THE PROBLEM:
Exact reproduction of all the data is required, with pictures excluded.

EXCERPTED RECORDS:
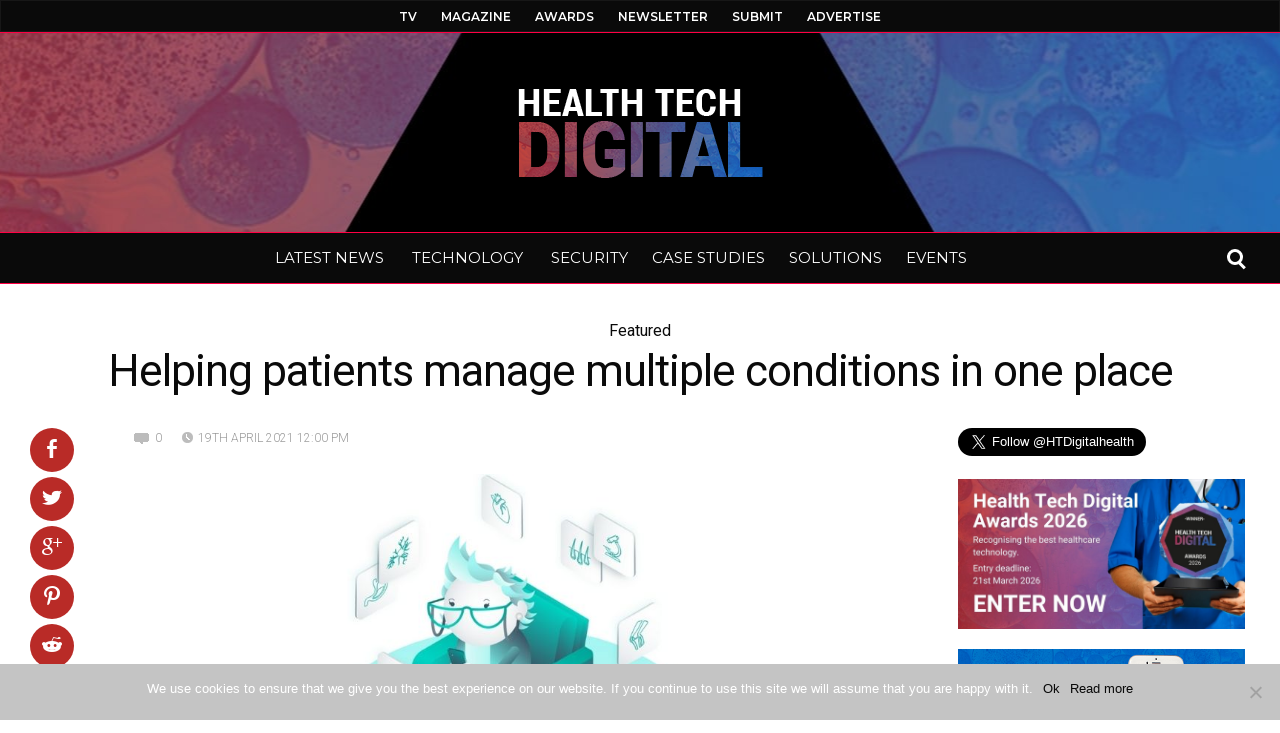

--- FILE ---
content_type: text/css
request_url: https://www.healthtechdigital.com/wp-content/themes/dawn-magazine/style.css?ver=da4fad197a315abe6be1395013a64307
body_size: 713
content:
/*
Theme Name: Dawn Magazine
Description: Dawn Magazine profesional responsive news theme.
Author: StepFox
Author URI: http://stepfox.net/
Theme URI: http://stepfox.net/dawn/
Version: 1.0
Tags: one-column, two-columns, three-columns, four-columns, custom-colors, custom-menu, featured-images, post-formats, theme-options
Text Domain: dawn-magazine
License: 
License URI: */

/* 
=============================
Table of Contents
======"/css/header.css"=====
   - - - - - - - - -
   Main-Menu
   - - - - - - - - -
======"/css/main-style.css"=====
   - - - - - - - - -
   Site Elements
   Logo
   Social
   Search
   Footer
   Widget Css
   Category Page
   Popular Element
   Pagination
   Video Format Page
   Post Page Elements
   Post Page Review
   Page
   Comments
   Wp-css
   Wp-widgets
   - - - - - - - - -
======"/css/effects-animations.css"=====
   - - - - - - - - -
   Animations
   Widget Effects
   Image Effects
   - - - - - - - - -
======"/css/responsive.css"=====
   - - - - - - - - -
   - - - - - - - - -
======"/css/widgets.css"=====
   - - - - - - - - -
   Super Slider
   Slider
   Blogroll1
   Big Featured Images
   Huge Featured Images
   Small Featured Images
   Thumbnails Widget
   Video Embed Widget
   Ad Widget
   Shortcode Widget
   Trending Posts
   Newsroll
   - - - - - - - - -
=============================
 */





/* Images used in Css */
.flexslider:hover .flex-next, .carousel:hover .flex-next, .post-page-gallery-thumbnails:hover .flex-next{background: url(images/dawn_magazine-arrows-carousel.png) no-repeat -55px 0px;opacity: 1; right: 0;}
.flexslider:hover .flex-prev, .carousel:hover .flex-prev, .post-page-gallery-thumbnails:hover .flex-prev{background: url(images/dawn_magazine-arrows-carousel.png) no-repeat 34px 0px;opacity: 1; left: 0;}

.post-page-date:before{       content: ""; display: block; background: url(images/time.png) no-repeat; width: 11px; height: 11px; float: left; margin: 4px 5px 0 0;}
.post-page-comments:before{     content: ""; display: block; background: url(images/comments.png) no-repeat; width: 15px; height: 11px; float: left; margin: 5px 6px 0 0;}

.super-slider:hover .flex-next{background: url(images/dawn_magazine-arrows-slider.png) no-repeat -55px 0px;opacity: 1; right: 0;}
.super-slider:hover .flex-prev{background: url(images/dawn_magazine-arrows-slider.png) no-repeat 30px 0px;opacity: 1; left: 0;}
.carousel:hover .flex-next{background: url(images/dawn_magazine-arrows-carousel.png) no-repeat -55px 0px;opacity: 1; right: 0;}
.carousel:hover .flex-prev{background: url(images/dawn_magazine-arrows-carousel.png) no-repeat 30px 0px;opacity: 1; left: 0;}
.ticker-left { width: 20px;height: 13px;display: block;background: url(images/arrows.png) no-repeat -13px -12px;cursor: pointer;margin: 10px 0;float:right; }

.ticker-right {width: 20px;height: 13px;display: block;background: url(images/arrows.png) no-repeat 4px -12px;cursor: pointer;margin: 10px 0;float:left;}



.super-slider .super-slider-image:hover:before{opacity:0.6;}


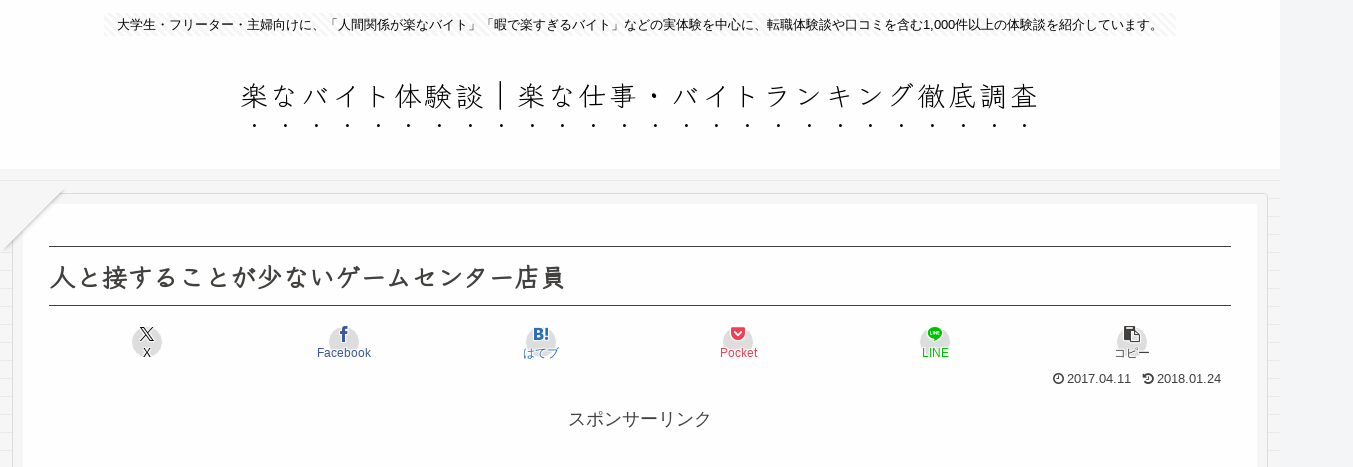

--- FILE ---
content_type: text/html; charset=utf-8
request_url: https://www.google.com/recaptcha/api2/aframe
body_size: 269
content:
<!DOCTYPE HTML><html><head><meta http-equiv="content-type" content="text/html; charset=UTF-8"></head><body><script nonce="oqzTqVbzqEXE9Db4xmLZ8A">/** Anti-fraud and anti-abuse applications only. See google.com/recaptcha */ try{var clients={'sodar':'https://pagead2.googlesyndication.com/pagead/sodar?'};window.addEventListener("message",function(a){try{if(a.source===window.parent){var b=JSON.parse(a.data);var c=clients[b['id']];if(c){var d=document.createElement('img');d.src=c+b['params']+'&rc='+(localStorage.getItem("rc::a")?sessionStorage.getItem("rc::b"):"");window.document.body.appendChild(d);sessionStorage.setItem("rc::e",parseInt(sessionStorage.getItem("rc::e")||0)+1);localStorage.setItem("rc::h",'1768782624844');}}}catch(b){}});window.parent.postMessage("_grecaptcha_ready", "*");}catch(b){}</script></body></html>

SOLUTION BELOW:
--- FILE ---
content_type: text/css
request_url: https://www.healthtechdigital.com/wp-content/themes/dawn-magazine/style.css?ver=da4fad197a315abe6be1395013a64307
body_size: 713
content:
/*
Theme Name: Dawn Magazine
Description: Dawn Magazine profesional responsive news theme.
Author: StepFox
Author URI: http://stepfox.net/
Theme URI: http://stepfox.net/dawn/
Version: 1.0
Tags: one-column, two-columns, three-columns, four-columns, custom-colors, custom-menu, featured-images, post-formats, theme-options
Text Domain: dawn-magazine
License: 
License URI: */

/* 
=============================
Table of Contents
======"/css/header.css"=====
   - - - - - - - - -
   Main-Menu
   - - - - - - - - -
======"/css/main-style.css"=====
   - - - - - - - - -
   Site Elements
   Logo
   Social
   Search
   Footer
   Widget Css
   Category Page
   Popular Element
   Pagination
   Video Format Page
   Post Page Elements
   Post Page Review
   Page
   Comments
   Wp-css
   Wp-widgets
   - - - - - - - - -
======"/css/effects-animations.css"=====
   - - - - - - - - -
   Animations
   Widget Effects
   Image Effects
   - - - - - - - - -
======"/css/responsive.css"=====
   - - - - - - - - -
   - - - - - - - - -
======"/css/widgets.css"=====
   - - - - - - - - -
   Super Slider
   Slider
   Blogroll1
   Big Featured Images
   Huge Featured Images
   Small Featured Images
   Thumbnails Widget
   Video Embed Widget
   Ad Widget
   Shortcode Widget
   Trending Posts
   Newsroll
   - - - - - - - - -
=============================
 */





/* Images used in Css */
.flexslider:hover .flex-next, .carousel:hover .flex-next, .post-page-gallery-thumbnails:hover .flex-next{background: url(images/dawn_magazine-arrows-carousel.png) no-repeat -55px 0px;opacity: 1; right: 0;}
.flexslider:hover .flex-prev, .carousel:hover .flex-prev, .post-page-gallery-thumbnails:hover .flex-prev{background: url(images/dawn_magazine-arrows-carousel.png) no-repeat 34px 0px;opacity: 1; left: 0;}

.post-page-date:before{       content: ""; display: block; background: url(images/time.png) no-repeat; width: 11px; height: 11px; float: left; margin: 4px 5px 0 0;}
.post-page-comments:before{     content: ""; display: block; background: url(images/comments.png) no-repeat; width: 15px; height: 11px; float: left; margin: 5px 6px 0 0;}

.super-slider:hover .flex-next{background: url(images/dawn_magazine-arrows-slider.png) no-repeat -55px 0px;opacity: 1; right: 0;}
.super-slider:hover .flex-prev{background: url(images/dawn_magazine-arrows-slider.png) no-repeat 30px 0px;opacity: 1; left: 0;}
.carousel:hover .flex-next{background: url(images/dawn_magazine-arrows-carousel.png) no-repeat -55px 0px;opacity: 1; right: 0;}
.carousel:hover .flex-prev{background: url(images/dawn_magazine-arrows-carousel.png) no-repeat 30px 0px;opacity: 1; left: 0;}
.ticker-left { width: 20px;height: 13px;display: block;background: url(images/arrows.png) no-repeat -13px -12px;cursor: pointer;margin: 10px 0;float:right; }

.ticker-right {width: 20px;height: 13px;display: block;background: url(images/arrows.png) no-repeat 4px -12px;cursor: pointer;margin: 10px 0;float:left;}



.super-slider .super-slider-image:hover:before{opacity:0.6;}



--- FILE ---
content_type: text/html; charset=utf-8
request_url: https://www.google.com/recaptcha/api2/aframe
body_size: 269
content:
<!DOCTYPE HTML><html><head><meta http-equiv="content-type" content="text/html; charset=UTF-8"></head><body><script nonce="oqzTqVbzqEXE9Db4xmLZ8A">/** Anti-fraud and anti-abuse applications only. See google.com/recaptcha */ try{var clients={'sodar':'https://pagead2.googlesyndication.com/pagead/sodar?'};window.addEventListener("message",function(a){try{if(a.source===window.parent){var b=JSON.parse(a.data);var c=clients[b['id']];if(c){var d=document.createElement('img');d.src=c+b['params']+'&rc='+(localStorage.getItem("rc::a")?sessionStorage.getItem("rc::b"):"");window.document.body.appendChild(d);sessionStorage.setItem("rc::e",parseInt(sessionStorage.getItem("rc::e")||0)+1);localStorage.setItem("rc::h",'1768782624844');}}}catch(b){}});window.parent.postMessage("_grecaptcha_ready", "*");}catch(b){}</script></body></html>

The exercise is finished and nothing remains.